PLANTS from the Botanical Gardens at Kew will boost efforts to save an endangered butterfly in County Durham.

The small pearl-bordered fritillary butterfly is the most endangered butterfly species in the county with only a few small surviving colonies.

The Heart of Durham project, a partnership between Durham Wildlife Trust and Northumbrian Water, is helping to increase numbers.

Supported by £120,000 from SITA Enriching Nature and backed by Durham County Council and Butterfly Conservation, the project has engaged with landowners and other partners to increase habitats and boost the population. Since 2013, selected sites have been planted with marsh violets–the food plant for the caterpillars– and thousands of nectar plant species to feed the adult butterfly.

The second of three batches of 1,000 marsh violets from Kew has been delivered to Low Barns Nature Reserve, near Witton-le-Wear, to be grown on for a year before being planted out by wildlife volunteers.
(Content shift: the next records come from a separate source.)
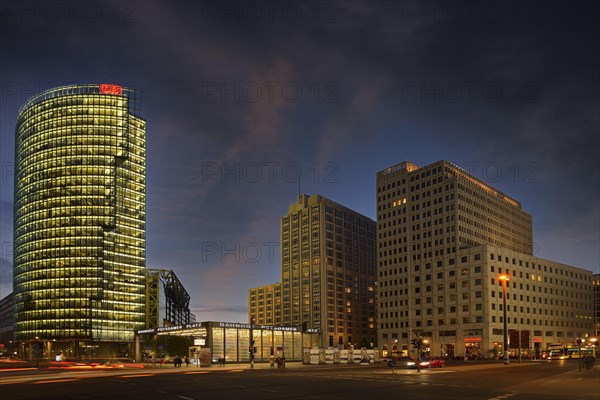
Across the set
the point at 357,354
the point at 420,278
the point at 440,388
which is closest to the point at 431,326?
the point at 420,278

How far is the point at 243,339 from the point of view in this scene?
13612cm

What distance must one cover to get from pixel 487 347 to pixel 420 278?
3785cm

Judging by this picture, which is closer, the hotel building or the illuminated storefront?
the illuminated storefront

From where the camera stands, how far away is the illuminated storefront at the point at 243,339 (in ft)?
419

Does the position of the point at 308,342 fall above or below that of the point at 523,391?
below

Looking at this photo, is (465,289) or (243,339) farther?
(465,289)

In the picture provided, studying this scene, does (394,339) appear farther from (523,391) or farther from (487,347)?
(523,391)

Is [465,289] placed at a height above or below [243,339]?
above

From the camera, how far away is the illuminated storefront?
128m

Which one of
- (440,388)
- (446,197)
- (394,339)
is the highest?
(446,197)

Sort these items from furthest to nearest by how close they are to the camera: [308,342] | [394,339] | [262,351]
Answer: [394,339], [308,342], [262,351]

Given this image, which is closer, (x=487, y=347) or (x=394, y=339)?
(x=487, y=347)

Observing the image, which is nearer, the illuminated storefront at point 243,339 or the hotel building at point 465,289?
the illuminated storefront at point 243,339

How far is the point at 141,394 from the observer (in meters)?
37.1
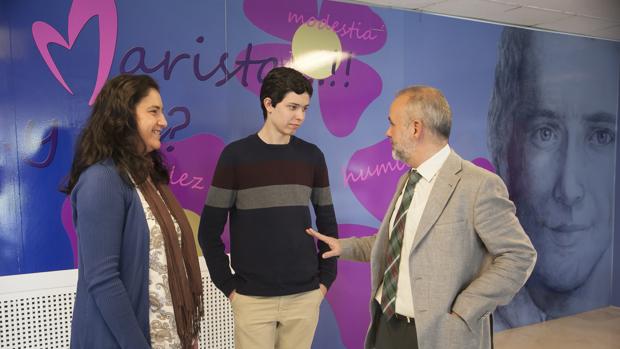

Project officer Anne Porter said: “These violets are the main food source for the caterpillar of the small pearl-bordered fritillary butterfly and over the past six years the Heart of Durham Project has been working in conjunction with Butterfly Conservation and landowners on a landscape scale to increase numbers of this butterfly, one of County Durham’s rarest.“For twenty eight weeks throughout the spring and summer, dedicated volunteers walked set routes on a range of sites, counting all butterflies but making special note of the small pearl-bordered fritillary butterfly.“2018 has proved to be spectacular for the small pearl as numbers increased on all sites and, on several, volunteer transect walkers were astonished to record a second batch of adults on the wing, an event which is quite unusual in the North.”